Concepts of portfolio management; Part 2: understanding and using the model

RMA Journal, The, May, 2002 by Peter Larr, Arthur Stampleman

Part 1 of this article, published in April, presented a non-technical profile of portfolio management concepts with emphasis on their use as an important management tool. Part 2 focuses on standard models and their application to portfolio management and banking.

Using the definition of portfolio management as the creation and maintenance of the best possible asset mix, we see the model as the recipe for achieving such a mix. One widely used recipe for portfolio management can be found in the models flowing out of modern portfolio theory (MTP), which are used extensively in connection with securities.

Modern Portfolio Theory Model

Among the ingredients that MPT examines for each asset, the following three are key:

1. Rate of return, measured in terms of dividend or interest yield plus percentage market gains or losses.

2. Risk, measured by volatility of return.

3. Covariance of returns.

In the securities industry, historical data on these measures is readily available. For example, there is stock market data in extensive detail going back to 1926. In addition, the securities professional has learned how to apply sophisticated mathematics (optimization techniques and mean variance analysis, for example) to this data to find the best asset mix.

Even so, use of models has not been a simple or straightforward matter in the securities industry. If it were, all investors would act the same. Obviously, they do not.

The complexity of the mathematical techniques can lead to a range of results: Each investor has different objectives, and each has his or her own proprietary concerns. The historical numbers are only the starting point, as each portfolio manager or investor must adjust the numbers to reflect his or her outlook for the future. And no two outlooks necessarily are the same. Testimony to both the complexity and the significance of MPT is the fact that Nobel prizes have been awarded for contributions to this field of knowledge.

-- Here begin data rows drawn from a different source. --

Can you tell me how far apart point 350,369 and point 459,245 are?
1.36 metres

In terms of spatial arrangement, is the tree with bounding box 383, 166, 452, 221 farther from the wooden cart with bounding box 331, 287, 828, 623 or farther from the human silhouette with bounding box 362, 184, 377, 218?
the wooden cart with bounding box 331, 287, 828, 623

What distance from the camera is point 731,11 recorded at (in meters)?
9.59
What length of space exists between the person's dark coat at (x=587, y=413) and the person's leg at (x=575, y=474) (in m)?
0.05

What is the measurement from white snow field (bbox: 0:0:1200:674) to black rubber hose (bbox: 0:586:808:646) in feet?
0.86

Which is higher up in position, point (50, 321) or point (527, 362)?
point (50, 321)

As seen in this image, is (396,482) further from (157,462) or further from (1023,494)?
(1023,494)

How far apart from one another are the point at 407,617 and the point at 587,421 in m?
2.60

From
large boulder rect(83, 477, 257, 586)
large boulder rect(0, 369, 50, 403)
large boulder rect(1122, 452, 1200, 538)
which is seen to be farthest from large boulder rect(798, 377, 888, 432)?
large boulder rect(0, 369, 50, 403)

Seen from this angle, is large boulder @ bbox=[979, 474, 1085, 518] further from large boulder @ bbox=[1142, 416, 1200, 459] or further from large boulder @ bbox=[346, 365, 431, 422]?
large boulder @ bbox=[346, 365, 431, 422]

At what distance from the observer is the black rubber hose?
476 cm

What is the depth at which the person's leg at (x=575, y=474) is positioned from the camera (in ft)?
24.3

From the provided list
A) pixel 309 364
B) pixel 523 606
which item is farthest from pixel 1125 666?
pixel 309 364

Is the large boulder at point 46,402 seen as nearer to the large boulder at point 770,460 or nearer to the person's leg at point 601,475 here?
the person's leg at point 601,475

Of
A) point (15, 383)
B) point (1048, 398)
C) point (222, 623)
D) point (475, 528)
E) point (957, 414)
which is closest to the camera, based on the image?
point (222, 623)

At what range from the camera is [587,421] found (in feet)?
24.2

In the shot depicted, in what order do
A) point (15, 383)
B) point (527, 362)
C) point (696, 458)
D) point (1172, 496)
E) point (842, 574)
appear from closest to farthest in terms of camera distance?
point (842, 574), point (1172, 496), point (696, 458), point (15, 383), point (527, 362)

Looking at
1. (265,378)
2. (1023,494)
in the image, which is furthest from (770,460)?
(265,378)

Securities Models in Banking?

Modeling based on MPT has been a starting point for many bankers in developing portfolio management tools. Unfortunately, working with bank loans is quite different from working with marketable securities--there are many differences and difficulties:

* Historical portfolio information and data have not been as plentiful as that available for securities.

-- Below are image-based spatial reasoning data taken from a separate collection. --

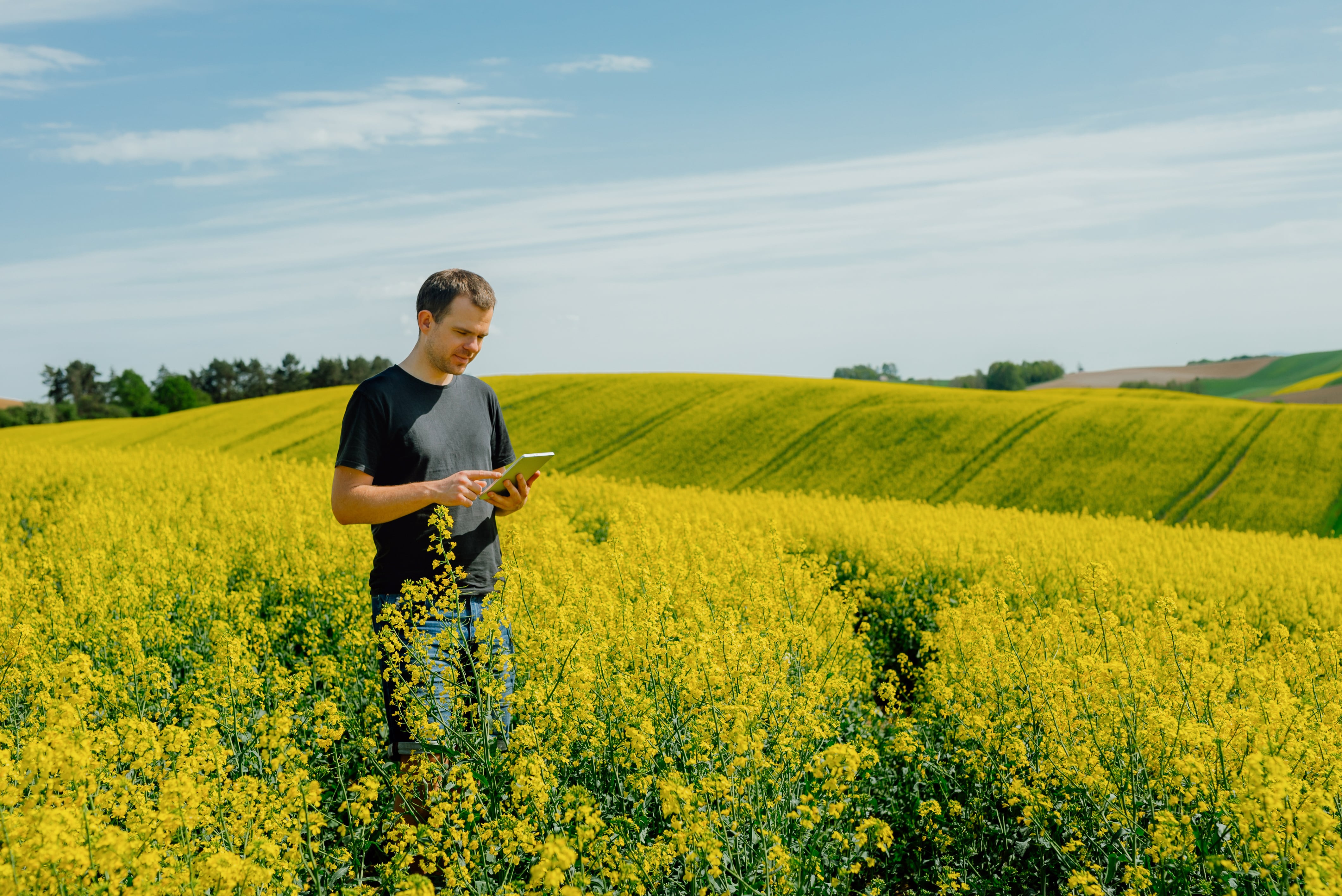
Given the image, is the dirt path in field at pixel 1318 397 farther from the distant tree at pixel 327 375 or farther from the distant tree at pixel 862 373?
the distant tree at pixel 327 375

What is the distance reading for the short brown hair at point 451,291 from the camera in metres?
3.57

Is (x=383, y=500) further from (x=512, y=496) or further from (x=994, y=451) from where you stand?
(x=994, y=451)

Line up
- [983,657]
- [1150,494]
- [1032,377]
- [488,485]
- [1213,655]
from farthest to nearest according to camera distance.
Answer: [1032,377] → [1150,494] → [1213,655] → [983,657] → [488,485]

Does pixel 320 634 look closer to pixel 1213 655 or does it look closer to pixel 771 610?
pixel 771 610

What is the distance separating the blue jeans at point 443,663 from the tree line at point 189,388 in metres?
65.0

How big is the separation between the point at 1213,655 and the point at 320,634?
6.10 m

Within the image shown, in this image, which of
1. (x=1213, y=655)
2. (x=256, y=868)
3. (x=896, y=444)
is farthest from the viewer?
(x=896, y=444)

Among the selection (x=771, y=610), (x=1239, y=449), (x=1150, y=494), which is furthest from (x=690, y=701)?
(x=1239, y=449)

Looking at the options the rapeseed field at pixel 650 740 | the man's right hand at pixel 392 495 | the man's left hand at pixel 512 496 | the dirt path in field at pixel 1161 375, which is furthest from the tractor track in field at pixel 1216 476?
the dirt path in field at pixel 1161 375

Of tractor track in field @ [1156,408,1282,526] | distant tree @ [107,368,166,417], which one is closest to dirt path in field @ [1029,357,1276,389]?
tractor track in field @ [1156,408,1282,526]

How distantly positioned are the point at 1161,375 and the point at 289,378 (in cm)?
7038

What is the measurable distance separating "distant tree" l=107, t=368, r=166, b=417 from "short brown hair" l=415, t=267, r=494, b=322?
260 ft

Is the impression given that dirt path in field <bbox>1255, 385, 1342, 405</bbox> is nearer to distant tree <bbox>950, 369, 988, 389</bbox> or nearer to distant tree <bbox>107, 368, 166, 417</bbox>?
distant tree <bbox>950, 369, 988, 389</bbox>

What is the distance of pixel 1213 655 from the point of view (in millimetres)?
5688
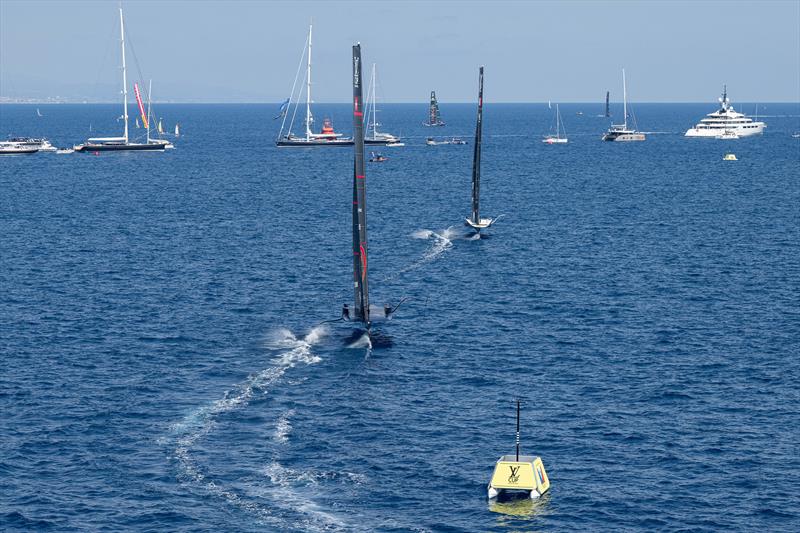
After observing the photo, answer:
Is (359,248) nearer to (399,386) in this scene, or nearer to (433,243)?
(399,386)

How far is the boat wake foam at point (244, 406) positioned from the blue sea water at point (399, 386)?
0.67 feet

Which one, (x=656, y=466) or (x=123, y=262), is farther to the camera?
(x=123, y=262)

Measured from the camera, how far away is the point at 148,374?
87.3 metres

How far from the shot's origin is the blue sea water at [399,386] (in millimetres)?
63375

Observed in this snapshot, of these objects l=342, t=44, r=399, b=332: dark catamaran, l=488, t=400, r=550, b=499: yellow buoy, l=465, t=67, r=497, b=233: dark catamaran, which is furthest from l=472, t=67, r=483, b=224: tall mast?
l=488, t=400, r=550, b=499: yellow buoy

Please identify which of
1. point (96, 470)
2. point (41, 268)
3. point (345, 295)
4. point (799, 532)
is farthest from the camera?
point (41, 268)

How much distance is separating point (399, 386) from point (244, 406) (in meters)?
12.5

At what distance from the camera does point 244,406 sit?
7862 centimetres

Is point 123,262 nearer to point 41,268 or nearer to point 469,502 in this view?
point 41,268

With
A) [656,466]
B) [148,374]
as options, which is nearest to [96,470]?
[148,374]

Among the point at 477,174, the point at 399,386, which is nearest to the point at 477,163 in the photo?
the point at 477,174

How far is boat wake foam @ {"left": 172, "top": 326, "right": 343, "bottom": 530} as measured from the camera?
6128 centimetres

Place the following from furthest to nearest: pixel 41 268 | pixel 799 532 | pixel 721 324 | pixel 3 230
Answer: pixel 3 230
pixel 41 268
pixel 721 324
pixel 799 532

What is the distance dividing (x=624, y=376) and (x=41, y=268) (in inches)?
2920
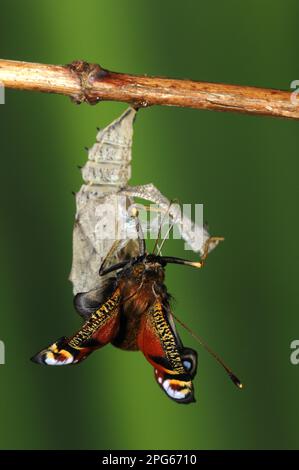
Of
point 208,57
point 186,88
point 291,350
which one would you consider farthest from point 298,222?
point 186,88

* Loan marketability and liquidity are far more limited, slowing banker's response time.

* Valuation of bank loans is far more difficult.

* Loans generally have limited upside potential, but they can drop in value to zero because of write-offs.

* Mean variance analysis techniques are not readily applicable to bank loans.

* Benchmarking commercial loans is only just getting under way.

* The portfolio manager does not have the same standing in banking as he or she has in the securities world.

* Banks have relationship managers whose objectives may easily conflict with portfolio management goals.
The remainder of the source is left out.